> [WHAT THE TASK REQUIRES]: Continue the essay passage on how Visconti's and Pasolini's films portray the sub-proletarians, picking up right after its last line and keeping it separate from the material that follows.

> [TEXT SHOWN]:
It seems that both Visconti and Pasolini represent in their films
Rocco and Accattone the "remnants" of the sub-proletarians.[5]
In both films, the lumpen-proletariat has changed since Gramsci's
time as well as since the time of La Terra Trema. In my opinion,
both directors consequently question how the intellectuals can represent
the "new" sub-proletarians and what relevance the
Gramscian idea of the intellectual has when history has proven that
society had developed in a different way from how Gramsci (and those
who lived through the Resistance) had envisioned. The emigration
of peasant masses from the South questions both the representation
of the lumpen-proletariat and the interpretation of social
dynamics related to it, in particular their encounter with the capitalist
society.
Pasolini claimed in the 1958 article I previously mentioned that
Italian directors, such as De Sica, Rossellini, and Visconti, mystified
the "reality of the rejected" and did not dare to represent
these miserable persons in their films. Two years later, Visconti
directed Rocco and his Brothers, which addresses these themes,
especially in Simone's story. Yet, Pasolini criticized Rocco
and challenged Visconti asking from the latter "a major courageous
act of psychological analysis" (Pasolini 1999, 904)[6]. Pasolini wrote: "It happens very often that the
emigrants from the South, especially when they are young, give way
to and get involved with immediate temptations of the environment
in which they must live: the poorest neighborhood, the "borgate"
or the barracks. [...] In the worst case, their ingenuous fatalism
becomes a kind of rebellious anarchism. At least, they do not to
consider as sacred what really is not as such" (Pasolini 1999, 903).
[7] For Pasolini, Rocco
instead simply represents Simone as the "evil" one. In
my opinion, Accattone represents the director's desire for
understanding the likes of Simone. Since the characters' bare lives
are totally "other" to the reality of the director, the film suspends
judgment about their actions and attempts to understand their reasons
to the extent of their living conditions.
An investigation of the concept of "work" can be useful to exemplify
my interpretation. The Italian Constitution reads that the Republic
was founded on "work" ("il lavoro"). Pasolini's article,
which I previously quoted and which included both a description
of the Roman sub-proletarians and a critique of Visconti's Rocco,
was a response to a reader's letter addressing the problem of "work"

> [SOURCE MATERIAL]:

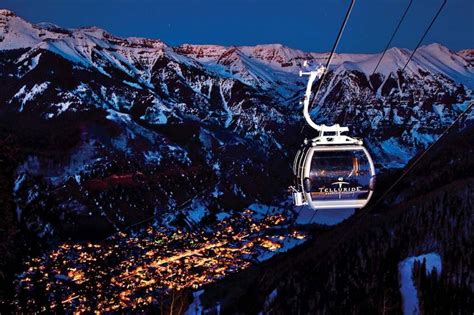 The Top 10 Ski Resorts In North America For 2018 Snowbrains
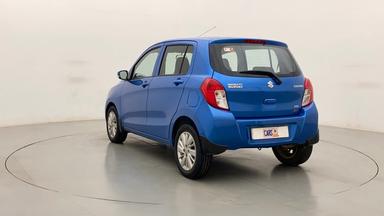 2016 Maruti Celerio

> [ANSWER FOR THIS EXERCISE]:
vis-ą-vis the Southern emigrants. In this letter, a Roman citizen
declared that the emigrants from the South could not be residents
because they did not have a job and they could not have a job because
they were not residents. This letter claims that "work"
is linked to the process of exclusion and elimination of the "rejected."
In the name of "work," on which the Republic was founded,
the Italian government could shape a new National identity. It would
finally eliminate the split between " the "People" as a whole and
as an integral body politic and, on the other hand, the "people"
as a subset and as a fragmentary multiplicity of needy and excluded
bodies" (Agamben, What is a People?). I think that Pasolini's insistence
on the word "work" in Accattone represents a reaction
against the governmental use of "work." Accattone
and his buddies call "work" a "bestemmia;" they make fun
of those who work because they will all meet at the "Campo
Santo" anyway. In other words, the sub-proletarians challenge
the idea that "work" should always be equated with "good."
In this way, Pasolini contrasts the current capitalist society,
as well as the government, which use the same term as instrumental
to establish hegemony to the detriment of the sub-proletarians.
Furthermore, Pasolini also defied the government's idea about human
beings' natural sense of duty and virtue, arguing that the psychologies
of the sub-proletarians who live in the slums have reached a "pathological
level." Pasolini thought that "work" couldn't solve their
problem. For Accattone, working is unbearable. Accattone's exclamation
during his first day of work "Are we at Buchenwald?" links
with Pasolini's idea of the "borgate" as concentration
camps, but also hints at this man's inadaptability to work.
This point is crucial for Visconti because for him, as a Marxist,
"work" was an instrument to educate the sub-proletarians and maintain
a "good" behavior. It is worth noticing that in her letter
to Rocco, Rosaria praises Simone for the family's respectability
in the neighborhood; however, they most likely had the house from
the city of Milan because Ciro found a job at Alfa Romeo.[8] I would claim that
there is an evident connection between "work" and moral
behaviors in Rocco, which agrees with Gramsci's writing in
the section of the Prisons Notebooks called "Americanism
and Fordism." Ciro's story embodies this idea. From a Gramscian
perspective Ciro is a positive figure because he received an education
both properly intellectual (the film stresses the fact that he went
to school) and practical (he works in the factory). Ciro is the
one who is concerned with what kind of job his brothers are doing
and he doubts that to be a boxer means that one is working. On the
other hand, Simone's "evil" behavior can be associated
with the fact that he does not "work." Yet I would argue that the
film does not represent Simone simply as "evil," but conveys
the complexity of his character. For example, in the scene at the
bar (right before Nadia's murder) and in the one of the murder as
well, Simone's facial expressions betray the same naivety he showed
the very first day he met Nadia or he looked out the streetcars'
window. During the scene at the "Idroscalo" Nadia tells Simone
that he is a "beast" and that "everything he touches
becomes filthy." However, it seems to me that Simone looks
more desperate than "bad" and that Nadia's words are excessive.
This is especially true if we compare the film to the script published
in 1960. In the original script Nadia's lines follows a scene that
was then cut, in which Simone brutally beats Nadia in a moment of
rage. In the script, Simone is definitely more violent and disturbed
than in the film, not only in this last scene but in the one of
the rape as well.[9] I think that the film stresses Simone's defeat
and the castration of his dreams, together with his evil behavior.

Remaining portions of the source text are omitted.